Honorio Henríquez, el senador samario que llegó a la Presidencia del Congreso en medio de una inesperada alianza política, enfrenta ahora el reto de demostrar que el poder también puede ejercerse con equilibrio, carácter y sentido de región.
La llegada de Honorio Henríquez Pinedo a la Presidencia del Senado tiene un significado que va más allá de una elección parlamentaria. Para Santa Marta y el Magdalena representa también la llegada de un dirigente nacido en esta tierra a uno de los cargos de mayor responsabilidad política del país, en un momento marcado por profundas divisiones y grandes expectativas.

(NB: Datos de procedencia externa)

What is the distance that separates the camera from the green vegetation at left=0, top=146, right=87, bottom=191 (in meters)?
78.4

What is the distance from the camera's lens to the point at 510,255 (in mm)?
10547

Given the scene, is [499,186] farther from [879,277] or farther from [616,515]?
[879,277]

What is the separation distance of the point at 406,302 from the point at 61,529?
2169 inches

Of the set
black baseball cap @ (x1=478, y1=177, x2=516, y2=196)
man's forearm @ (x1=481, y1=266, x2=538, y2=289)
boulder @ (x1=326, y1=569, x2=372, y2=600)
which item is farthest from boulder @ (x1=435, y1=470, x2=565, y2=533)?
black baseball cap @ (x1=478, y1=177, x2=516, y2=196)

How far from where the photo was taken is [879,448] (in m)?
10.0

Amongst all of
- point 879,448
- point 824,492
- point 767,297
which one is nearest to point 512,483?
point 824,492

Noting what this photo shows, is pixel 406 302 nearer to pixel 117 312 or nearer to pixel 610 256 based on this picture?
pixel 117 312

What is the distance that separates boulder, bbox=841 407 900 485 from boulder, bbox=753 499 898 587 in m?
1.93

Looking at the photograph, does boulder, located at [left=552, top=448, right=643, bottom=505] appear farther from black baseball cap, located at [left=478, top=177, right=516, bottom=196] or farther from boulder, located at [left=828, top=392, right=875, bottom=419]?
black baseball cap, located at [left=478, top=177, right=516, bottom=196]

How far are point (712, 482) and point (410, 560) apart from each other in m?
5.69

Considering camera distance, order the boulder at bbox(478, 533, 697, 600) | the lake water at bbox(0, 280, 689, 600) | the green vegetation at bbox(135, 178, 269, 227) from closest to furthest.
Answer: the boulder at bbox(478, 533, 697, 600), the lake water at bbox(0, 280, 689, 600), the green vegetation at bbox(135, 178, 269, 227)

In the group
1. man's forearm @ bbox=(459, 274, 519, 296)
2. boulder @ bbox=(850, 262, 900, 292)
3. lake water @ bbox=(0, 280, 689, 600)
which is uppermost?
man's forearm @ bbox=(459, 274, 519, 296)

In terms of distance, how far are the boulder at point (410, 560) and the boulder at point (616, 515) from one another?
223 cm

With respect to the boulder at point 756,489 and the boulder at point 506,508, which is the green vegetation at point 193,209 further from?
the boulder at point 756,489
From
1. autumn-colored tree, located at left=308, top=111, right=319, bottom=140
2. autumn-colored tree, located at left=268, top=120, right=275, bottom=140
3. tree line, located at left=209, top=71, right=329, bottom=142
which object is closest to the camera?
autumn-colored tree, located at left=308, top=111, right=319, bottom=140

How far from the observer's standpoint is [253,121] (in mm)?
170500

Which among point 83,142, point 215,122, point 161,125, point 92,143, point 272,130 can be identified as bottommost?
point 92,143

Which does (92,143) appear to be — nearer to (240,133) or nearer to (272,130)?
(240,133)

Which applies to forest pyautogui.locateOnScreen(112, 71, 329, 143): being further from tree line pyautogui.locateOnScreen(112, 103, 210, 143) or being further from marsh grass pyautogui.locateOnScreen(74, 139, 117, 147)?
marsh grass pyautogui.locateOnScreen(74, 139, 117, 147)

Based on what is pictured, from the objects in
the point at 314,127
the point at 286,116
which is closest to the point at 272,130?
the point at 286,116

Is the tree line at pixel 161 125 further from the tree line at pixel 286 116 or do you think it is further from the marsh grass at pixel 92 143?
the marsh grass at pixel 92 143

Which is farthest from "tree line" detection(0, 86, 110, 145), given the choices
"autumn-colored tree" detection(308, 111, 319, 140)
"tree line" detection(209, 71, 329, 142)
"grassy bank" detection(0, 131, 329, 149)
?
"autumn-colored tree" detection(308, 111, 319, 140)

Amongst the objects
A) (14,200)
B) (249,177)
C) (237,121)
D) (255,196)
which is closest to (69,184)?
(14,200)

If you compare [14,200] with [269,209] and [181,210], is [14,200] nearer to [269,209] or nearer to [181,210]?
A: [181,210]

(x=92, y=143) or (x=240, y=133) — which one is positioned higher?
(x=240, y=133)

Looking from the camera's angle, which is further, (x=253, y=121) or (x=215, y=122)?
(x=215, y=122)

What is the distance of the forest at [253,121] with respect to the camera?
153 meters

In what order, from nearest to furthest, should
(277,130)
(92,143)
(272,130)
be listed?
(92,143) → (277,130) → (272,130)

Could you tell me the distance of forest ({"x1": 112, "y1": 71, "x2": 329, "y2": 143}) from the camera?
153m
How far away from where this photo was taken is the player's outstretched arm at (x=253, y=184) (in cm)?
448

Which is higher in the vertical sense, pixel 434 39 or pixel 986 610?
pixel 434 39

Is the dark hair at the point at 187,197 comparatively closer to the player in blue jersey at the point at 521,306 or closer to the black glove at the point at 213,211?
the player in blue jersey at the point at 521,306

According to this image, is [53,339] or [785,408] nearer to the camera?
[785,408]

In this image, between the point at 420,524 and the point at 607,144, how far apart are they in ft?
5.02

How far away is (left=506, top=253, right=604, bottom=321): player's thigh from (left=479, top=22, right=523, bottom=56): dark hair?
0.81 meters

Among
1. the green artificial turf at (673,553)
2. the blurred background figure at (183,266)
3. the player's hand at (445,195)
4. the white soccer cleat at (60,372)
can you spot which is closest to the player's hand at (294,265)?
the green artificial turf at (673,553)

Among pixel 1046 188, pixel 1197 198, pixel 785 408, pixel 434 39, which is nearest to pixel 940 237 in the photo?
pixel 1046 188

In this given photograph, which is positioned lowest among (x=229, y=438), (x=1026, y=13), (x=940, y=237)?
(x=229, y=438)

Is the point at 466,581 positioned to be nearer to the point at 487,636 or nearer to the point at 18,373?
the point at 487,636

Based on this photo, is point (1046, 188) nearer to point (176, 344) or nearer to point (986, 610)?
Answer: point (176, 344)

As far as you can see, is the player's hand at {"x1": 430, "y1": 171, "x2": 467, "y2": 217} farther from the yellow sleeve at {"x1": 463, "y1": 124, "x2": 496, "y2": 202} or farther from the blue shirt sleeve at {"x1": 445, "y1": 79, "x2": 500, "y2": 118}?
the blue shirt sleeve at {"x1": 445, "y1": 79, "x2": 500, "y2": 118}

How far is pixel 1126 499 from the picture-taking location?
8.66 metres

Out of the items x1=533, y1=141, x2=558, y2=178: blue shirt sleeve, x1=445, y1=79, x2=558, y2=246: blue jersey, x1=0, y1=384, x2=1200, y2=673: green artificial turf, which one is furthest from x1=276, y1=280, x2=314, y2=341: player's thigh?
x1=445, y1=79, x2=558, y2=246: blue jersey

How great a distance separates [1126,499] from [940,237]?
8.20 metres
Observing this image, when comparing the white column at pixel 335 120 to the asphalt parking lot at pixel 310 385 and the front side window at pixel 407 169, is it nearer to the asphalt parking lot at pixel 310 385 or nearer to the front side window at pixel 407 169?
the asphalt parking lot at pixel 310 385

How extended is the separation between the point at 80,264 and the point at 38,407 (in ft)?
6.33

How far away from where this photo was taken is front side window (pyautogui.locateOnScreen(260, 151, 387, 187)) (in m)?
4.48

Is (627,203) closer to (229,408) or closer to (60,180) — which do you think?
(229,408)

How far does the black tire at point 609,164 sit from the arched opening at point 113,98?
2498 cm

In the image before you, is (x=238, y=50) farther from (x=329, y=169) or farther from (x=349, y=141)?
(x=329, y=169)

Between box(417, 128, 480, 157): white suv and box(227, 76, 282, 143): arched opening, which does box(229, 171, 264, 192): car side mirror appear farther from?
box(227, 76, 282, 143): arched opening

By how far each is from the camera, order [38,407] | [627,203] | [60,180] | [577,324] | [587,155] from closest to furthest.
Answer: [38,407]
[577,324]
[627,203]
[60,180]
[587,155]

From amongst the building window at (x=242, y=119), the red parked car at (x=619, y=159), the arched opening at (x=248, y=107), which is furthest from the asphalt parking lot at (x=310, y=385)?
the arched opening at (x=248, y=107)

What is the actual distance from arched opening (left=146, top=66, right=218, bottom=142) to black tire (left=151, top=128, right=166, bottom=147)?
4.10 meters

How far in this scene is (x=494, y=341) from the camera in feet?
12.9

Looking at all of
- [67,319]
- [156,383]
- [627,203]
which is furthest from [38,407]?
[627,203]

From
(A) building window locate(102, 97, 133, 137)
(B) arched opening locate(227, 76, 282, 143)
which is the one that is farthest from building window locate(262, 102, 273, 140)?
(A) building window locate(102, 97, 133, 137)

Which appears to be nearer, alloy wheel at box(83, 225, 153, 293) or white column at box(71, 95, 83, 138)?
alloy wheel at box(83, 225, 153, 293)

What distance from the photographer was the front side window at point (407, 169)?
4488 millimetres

Su elección el pasado 20 de julio estuvo rodeada de una particular circunstancia política. Aunque pertenece al Centro Democrático y contaba con el respaldo de su bancada, su candidatura no era la preferida del presidente Abelardo De La Espriella, quien había respaldado al senador Alfredo Deluque. Henríquez terminó imponiéndose gracias a una combinación inesperada de votos, entre ellos sectores de la oposición, configurando una alianza que algunos ya describen como una nueva forma de “Petro-Uribismo”.
Más allá de las alianzas que hicieron posible su elección, comienza ahora una etapa en la que su liderazgo será observado con especial atención. El país, su partido y, de manera particular, el Magdalena esperan conocer la impronta que Henríquez dará a una Presidencia del Senado que llega en un momento decisivo para Colombia.
Henríquez no llega de improviso a la política. Abogado de la Universidad de La Sabana, inició su trayectoria en el sector público y ocupó cargos de responsabilidad durante los gobiernos de Álvaro Uribe y Juan Manuel Santos. Fue director de la Escuela Superior de Administración Pública (ESAP) y llegó al Senado en 2014 como integrante del Centro Democrático, partido al que pertenece desde su fundación.

Durante sus años en el Congreso ha concentrado buena parte de su trabajo en asuntos relacionados con salud, seguridad social y seguridad, temas que hoy aparecen nuevamente entre las principales preocupaciones de los colombianos.
Su primer discurso como presidente del Congreso dejó entrever el perfil que podría marcar su gestión: firme en sus convicciones, pero con un llamado a la unidad. Al posesionar a De La Espriella como presidente, habló de un país que necesita soluciones concretas frente a la seguridad, la salud, la economía, el narcotráfico, la corrupción y la crisis fiscal.
Y ahí estará precisamente su mayor desafío.
Henríquez deberá encontrar un delicado equilibrio entre su identidad política, la relación institucional con un Gobierno que no impulsó su elección y las necesidades de una región que espera mucho de uno de los suyos.
Para el Magdalena y Santa Marta, su presidencia puede ser una oportunidad para poner sobre la mesa asuntos que siguen esperando respuestas: infraestructura, seguridad, salud, turismo, empleo y desarrollo regional.
El verdadero legado de su presidencia no estará solamente en las leyes aprobadas ni en los debates dirigidos desde la mesa del Senado. También estará en la capacidad de demostrar que un samario puede llegar al centro del poder nacional sin perder de vista el lugar del que viene ni las necesidades de quienes depositaron en él sus esperanzas.
En tiempos de polarización, quizás ese sea el mayor reto de Honorio Henríquez: representar sus convicciones sin convertirlas en barreras y ejercer el poder sin olvidar la región que lleva consigo.